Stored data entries
################
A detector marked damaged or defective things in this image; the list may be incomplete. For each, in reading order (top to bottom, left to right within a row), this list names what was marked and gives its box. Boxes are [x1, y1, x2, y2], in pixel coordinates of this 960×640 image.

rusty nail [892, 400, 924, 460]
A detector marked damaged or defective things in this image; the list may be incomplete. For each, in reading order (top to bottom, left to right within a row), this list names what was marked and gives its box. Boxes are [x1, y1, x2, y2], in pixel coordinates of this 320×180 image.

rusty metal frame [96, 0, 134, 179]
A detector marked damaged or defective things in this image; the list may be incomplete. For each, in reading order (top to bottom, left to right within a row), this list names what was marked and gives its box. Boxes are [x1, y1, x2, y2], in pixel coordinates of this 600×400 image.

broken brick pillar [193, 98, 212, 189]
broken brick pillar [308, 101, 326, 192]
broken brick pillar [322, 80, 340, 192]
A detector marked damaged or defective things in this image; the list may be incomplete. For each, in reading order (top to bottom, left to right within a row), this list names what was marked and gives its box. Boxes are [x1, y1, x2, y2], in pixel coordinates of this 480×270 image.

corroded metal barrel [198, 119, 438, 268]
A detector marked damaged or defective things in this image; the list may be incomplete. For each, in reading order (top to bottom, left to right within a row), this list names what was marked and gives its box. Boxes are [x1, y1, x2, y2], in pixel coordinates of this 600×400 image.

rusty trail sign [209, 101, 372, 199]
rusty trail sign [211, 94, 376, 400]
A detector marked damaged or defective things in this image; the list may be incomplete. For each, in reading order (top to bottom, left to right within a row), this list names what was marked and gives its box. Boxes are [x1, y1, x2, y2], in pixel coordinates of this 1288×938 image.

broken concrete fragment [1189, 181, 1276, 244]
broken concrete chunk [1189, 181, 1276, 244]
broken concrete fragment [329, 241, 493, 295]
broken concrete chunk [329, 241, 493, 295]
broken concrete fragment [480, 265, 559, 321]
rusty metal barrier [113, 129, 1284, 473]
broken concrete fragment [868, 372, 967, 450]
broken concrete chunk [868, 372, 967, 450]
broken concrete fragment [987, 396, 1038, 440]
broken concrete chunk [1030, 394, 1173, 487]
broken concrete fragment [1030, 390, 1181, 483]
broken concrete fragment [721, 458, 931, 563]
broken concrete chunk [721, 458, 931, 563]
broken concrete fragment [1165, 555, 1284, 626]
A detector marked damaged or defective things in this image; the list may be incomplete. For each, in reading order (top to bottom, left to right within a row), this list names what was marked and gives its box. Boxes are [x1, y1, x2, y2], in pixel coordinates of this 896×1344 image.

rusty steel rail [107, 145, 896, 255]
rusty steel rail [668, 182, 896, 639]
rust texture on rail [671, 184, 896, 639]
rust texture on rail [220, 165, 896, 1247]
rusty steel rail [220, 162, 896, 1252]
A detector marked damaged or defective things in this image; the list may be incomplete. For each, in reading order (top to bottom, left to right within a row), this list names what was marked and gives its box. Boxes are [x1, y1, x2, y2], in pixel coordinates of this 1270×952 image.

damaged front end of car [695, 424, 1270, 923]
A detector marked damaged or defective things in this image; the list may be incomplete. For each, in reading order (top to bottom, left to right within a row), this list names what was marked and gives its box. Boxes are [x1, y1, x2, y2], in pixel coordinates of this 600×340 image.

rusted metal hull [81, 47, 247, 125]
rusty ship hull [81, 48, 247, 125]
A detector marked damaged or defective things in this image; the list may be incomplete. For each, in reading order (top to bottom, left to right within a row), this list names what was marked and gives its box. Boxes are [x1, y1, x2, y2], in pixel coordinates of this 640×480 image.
################
Please write out the lines above word for word, beginning with the line that has "this 1288×938 image." and stopping after the line that has "rusty steel rail [220, 162, 896, 1252]".

A detector marked damaged or defective things in this image; the list may be incomplete. For each, in reading order (top to bottom, left to right within a row), this list names what was marked and gives its box. Boxes are [x1, y1, x2, y2], in pixel coordinates of this 1288×938 image.

broken concrete fragment [1189, 181, 1276, 244]
broken concrete chunk [1189, 181, 1276, 244]
broken concrete fragment [329, 241, 493, 295]
broken concrete chunk [329, 241, 493, 295]
broken concrete fragment [480, 265, 559, 321]
rusty metal barrier [113, 129, 1284, 473]
broken concrete fragment [868, 372, 967, 450]
broken concrete chunk [868, 372, 967, 450]
broken concrete fragment [987, 396, 1038, 440]
broken concrete chunk [1030, 394, 1173, 487]
broken concrete fragment [1030, 390, 1181, 483]
broken concrete fragment [721, 458, 931, 563]
broken concrete chunk [721, 458, 931, 563]
broken concrete fragment [1165, 555, 1284, 626]
A detector marked damaged or defective things in this image; the list may be incomplete. For each, in reading order (top to bottom, left to right within a row), this list names what was marked and gives its box. Boxes are [x1, y1, x2, y2], in pixel coordinates of this 896×1344 image.

rusty steel rail [107, 145, 896, 255]
rusty steel rail [668, 182, 896, 639]
rust texture on rail [671, 184, 896, 639]
rust texture on rail [220, 165, 896, 1247]
rusty steel rail [220, 162, 896, 1252]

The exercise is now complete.